Reading text:
◇ ◇ ◇

Cotton bolls in the field
Genetically modified Bt crops get a pretty bad rap. The pest-killing Bacillus thuringiensis (Bt) bacteria protein these plants are bioengineered to make has been accused of harming monarch butterflies, honey bees, rats, and showing up in the blood of pregnant women.
Just one problem: None of that is true. (Click on any of those links to see a scientific refutation of each claim.) Seven independent experts in genetically modified crops I spoke to all confirmed that the science shows Bt crops to be safer than their alternative: noxious chemical insecticides. In Europe—where suspicions over GM crops run even deeper than in the United States—the European Food Safety Authority just rejected a French ban on Bt corn, saying "there is no specific scientific evidence, in terms of risk to human and animal health or the environment." A comprehensive report on 10 years of European Union-funded research, comprising 50 research projects, drew the same conclusions about Bt safety.

◇ ◇ ◇

Your tasks:
1: List the things that the Bt crops article says the Bt protein has been accused of harming.
2: Translate this sentence from the Bt crops article into Spanish: "A comprehensive report on 10 years of European Union-funded research, comprising 50 research projects, drew the same conclusions about Bt safety."
3: Carry on the article about Bt crops, picking up after its last sentence.

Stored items
◇ ◇ ◇

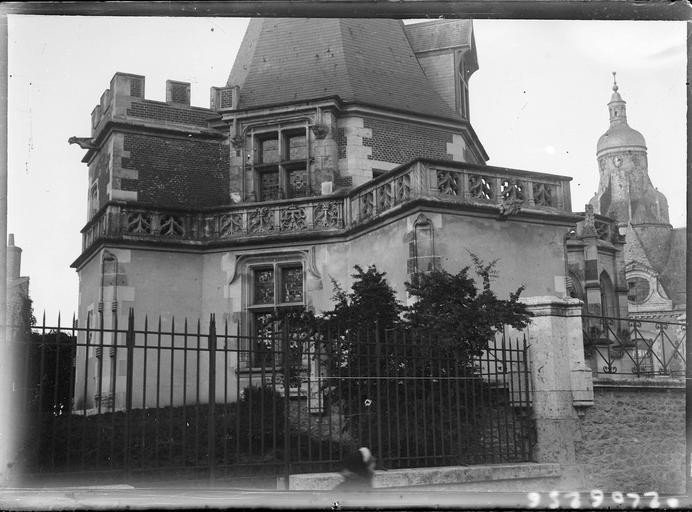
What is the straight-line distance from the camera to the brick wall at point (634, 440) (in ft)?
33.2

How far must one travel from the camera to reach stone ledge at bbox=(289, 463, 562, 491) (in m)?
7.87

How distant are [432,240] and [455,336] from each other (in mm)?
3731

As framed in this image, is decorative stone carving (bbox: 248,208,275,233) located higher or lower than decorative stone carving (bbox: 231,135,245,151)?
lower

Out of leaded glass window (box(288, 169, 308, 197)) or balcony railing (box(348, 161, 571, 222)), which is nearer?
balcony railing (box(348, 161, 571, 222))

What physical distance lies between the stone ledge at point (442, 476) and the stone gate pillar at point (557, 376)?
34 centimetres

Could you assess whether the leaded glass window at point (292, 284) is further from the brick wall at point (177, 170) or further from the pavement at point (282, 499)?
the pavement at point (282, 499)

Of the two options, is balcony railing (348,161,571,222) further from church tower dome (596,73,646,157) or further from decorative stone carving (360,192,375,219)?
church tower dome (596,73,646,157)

◇ ◇ ◇

Responses by item number:
1: monarch butterflies, honey bees, rats

2: Un informe exhaustivo sobre 10 años de investigación financiada por la Unión Europea, que abarca 50 proyectos de investigación, llegó a las mismas conclusiones sobre la seguridad del Bt.

3:
There are more scientific papers and reports backing the relative safety of Bt than PDF pages your browser can probably handle, which raises this question: How did the gulf between public perception and scientific evidence of Bt safety get so yawningly wide? The answer might be the very people who push GM the hardest—the agricultural industry. Suing a farmer for patent infringement is just one example of how Monsanto bullies its way into crop fields and courtrooms in pursuit of profit. "These crops are driven by large companies pushing practices that benefit their bottom line," says Doug Gurian-Sherman, senior scientist at the Union of Concerned Scientists.
But just as we do not blame a murder on, say, a knife, Bt technology is not to blame for the ills of industrial agriculture. After all, knives are pretty handy in the kitchen when we use them properly. Even critics will acknowledge that Bt crops have led to a sharp decrease in insecticide use, which is a huge net positive for the environment. Broad spectrum chemical insecticides kill often and kill widely, wiping out "natural enemies" that are helpful pest-eating critters like spiders. A massive 20-year study just published in the journal Nature found that using Bt cotton in China to control cotton bollworms closely tracked with a rebound in natural enemy populations, which in turn keep out secondary pests like aphids that usually proliferate when chemical insecticides kill the bollworms.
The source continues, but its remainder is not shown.